The following observations will serve to appreciate his claim to the public gratitude; and perhaps we shall conclude that the Mogul emperor was rather the scourge than the benefactor of mankind. If some partial disorders, some local oppressions, were healed by the sword of Timour, the remedy was far more pernicious than the disease. By their rapine, cruelty, and discord, the petty tyrants of Persia might afflict their subjects; but whole nations were crushed under the footsteps of the reformer. The ground which had been occupied by flourishing cities, was often marked by his abominable trophies—by columns or pyramids of human heads. Astrakhan, Carizme, Delhi, Ispahan, Bagdad, Aleppo, Damascus, Boursa, Smyrna, and a thousand others were sacked or burned or utterly destroyed in his presence and by his troops; and perhaps his conscience would have been startled if a priest or philosopher had dared to number the millions of victims whom he had sacrificed to the establishment of peace and order. His most destructive wars were rather inroads than conquests. He invaded Turkistan, Kipzak, Russia, Hindostan, Syria, Anatolia, Armenia, and Georgia, without a hope or a desire of preserving those distant provinces. Thence he departed laden with spoil; but he left behind him neither troops to awe the contumacious, nor magistrates to protect the obedient natives. When he had broken the fabric of their ancient government he abandoned them to the evils which his invasion had aggravated or caused; nor were these evils compensated by any present or possible benefits.

The kingdoms of Transoxiana and Persia were the proper field which he labored to cultivate and adorn as the perpetual inheritance of his family. But his peaceful labors were often interrupted, and sometimes blasted, by the absence of the conqueror. While he triumphed on the Volga or the Ganges, his servants, and even his sons, forgot their master and their duty. The public and private injuries were poorly redressed by the tardy rigor of inquiry and punishment; and we must be content to praise the “Institutions” of Timour, as the specious idea of a perfect monarchy. Whatsoever might be the blessings of his administration, they evaporated with his life. To reign, rather than to govern, was the ambition of his children and grandchildren—the enemies of each other and of the people. A fragment of the empire was upheld with some glory by Sharokh, his youngest son; but after his decease, the scene was again involved in darkness and blood, and, before the end of a century, Transoxiana and Persia were trampled by the Uzbecks from the north, and the Turkomans of the black and white sheep.
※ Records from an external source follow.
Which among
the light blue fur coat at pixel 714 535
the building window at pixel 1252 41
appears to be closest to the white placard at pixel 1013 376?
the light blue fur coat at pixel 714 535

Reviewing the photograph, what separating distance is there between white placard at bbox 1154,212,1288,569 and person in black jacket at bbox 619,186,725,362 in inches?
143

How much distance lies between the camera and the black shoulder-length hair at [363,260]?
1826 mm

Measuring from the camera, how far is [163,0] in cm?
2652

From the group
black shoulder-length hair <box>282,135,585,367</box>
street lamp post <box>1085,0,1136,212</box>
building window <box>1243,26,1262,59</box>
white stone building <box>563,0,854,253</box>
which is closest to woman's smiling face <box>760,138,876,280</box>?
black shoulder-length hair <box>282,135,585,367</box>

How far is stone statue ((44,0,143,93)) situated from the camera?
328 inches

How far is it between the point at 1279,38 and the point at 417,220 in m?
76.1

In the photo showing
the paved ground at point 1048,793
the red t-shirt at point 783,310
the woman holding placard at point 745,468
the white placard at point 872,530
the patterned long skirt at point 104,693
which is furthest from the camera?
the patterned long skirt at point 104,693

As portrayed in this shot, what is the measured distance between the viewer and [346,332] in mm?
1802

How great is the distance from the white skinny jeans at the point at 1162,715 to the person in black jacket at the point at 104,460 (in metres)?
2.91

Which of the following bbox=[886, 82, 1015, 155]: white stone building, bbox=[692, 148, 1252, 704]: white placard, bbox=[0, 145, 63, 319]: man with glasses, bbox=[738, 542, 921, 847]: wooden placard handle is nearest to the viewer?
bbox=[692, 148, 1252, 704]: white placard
The race of Timour would have been extinct, if a hero, his descendant in the fifth degree, had not fled before the Uzbeck arms to the conquest of Hindostan. His successors (the great Moguls) extended their sway from the mountains of Cashmir to Cape Comorin, and from Candahar to the Gulf of Bengal. Since the reign of Aurungzebe, their empire has been dissolved, the treasures of Delhi have been rifled by a Persian robber, and the richest of their kingdoms is now possessed by a company of Christian merchants, of a remote island in the northern ocean.[23]